這樣的聲音一冒頭,很快便有許多人附和,於是無形中就分成了兩個對立的陣營:以三當家、四當家為首的人認為與玄甲衛翻臉是不明智的,不如把蕭君默他們交出去;而華靈兒和龐伯則堅持要把他們留下,且斷然表示不惜任何代價。
雙方為此吵得不可開交,三當家和四當家便糾集了一夥心腹,強迫華靈兒到議事廳聚議,要求她做出最後決定。

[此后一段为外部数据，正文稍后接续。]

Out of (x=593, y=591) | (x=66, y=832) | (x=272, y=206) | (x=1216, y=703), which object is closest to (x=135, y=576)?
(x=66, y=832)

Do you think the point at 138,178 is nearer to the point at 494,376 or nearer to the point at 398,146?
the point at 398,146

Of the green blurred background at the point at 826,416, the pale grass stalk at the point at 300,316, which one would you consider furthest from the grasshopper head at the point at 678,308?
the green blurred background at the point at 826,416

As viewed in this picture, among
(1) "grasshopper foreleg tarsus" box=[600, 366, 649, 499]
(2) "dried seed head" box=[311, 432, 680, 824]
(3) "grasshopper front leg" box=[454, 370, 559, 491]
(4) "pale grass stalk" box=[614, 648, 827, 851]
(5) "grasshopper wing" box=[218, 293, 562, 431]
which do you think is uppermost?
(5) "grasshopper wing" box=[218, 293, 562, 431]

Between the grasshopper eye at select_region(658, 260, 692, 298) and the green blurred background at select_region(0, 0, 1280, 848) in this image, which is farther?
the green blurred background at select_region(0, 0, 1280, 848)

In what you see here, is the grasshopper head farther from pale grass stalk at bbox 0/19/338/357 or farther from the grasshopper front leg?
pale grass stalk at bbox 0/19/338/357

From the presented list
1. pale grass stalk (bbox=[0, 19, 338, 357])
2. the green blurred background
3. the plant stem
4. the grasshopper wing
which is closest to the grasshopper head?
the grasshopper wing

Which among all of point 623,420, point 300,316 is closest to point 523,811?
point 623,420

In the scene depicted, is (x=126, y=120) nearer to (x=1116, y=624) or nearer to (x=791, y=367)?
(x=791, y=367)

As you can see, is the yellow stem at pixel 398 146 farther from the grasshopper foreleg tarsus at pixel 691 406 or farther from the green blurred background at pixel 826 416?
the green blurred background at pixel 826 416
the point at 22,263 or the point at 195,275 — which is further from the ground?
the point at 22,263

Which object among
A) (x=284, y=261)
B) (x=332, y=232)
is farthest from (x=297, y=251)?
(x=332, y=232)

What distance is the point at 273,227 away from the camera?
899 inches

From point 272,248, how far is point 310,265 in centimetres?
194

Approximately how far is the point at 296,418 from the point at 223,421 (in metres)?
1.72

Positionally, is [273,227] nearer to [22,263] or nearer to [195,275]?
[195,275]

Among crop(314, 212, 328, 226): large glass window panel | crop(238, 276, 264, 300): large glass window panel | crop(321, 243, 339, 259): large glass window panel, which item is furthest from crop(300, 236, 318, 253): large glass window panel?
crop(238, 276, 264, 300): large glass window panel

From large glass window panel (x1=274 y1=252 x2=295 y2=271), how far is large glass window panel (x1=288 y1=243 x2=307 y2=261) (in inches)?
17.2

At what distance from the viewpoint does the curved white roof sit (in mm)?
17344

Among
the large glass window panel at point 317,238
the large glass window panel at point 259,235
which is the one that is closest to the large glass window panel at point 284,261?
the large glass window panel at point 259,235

然而雙方激辯多時,仍舊相持不下。華靈兒冷冷道:「總而言之,我還是那句話,不管付出多大代價,我都不會出賣天刑盟的兄弟,誰要是怕死認,就不是我千魔洞的人。」
四當家是個黑臉漢子,聞言便從座位上跳了起來,粗聲粗氣道:「大當家,你這話也說得太絕情了吧?咱千魔洞的弟兄都是當初跟著老爺子出生入死的,個個勞苦功高,眼下為了幾個外人,你就要跟弟兄們翻臉?」
他說的老爺子便是華靈兒的父親華崇武,是華平的九世孫,原浪遊舵舵主,一年前病故,臨終前把位子傳給了華靈兒。這一年來,像三當家、四當家這些舵里的老人,表面上對華靈兒還算尊重,背地裡卻還是把她當黃毛丫頭,平時沒什麼事權且聽她號令,可一旦碰上眼下這種生死攸關的大事,對她的真實態度便暴露出來了。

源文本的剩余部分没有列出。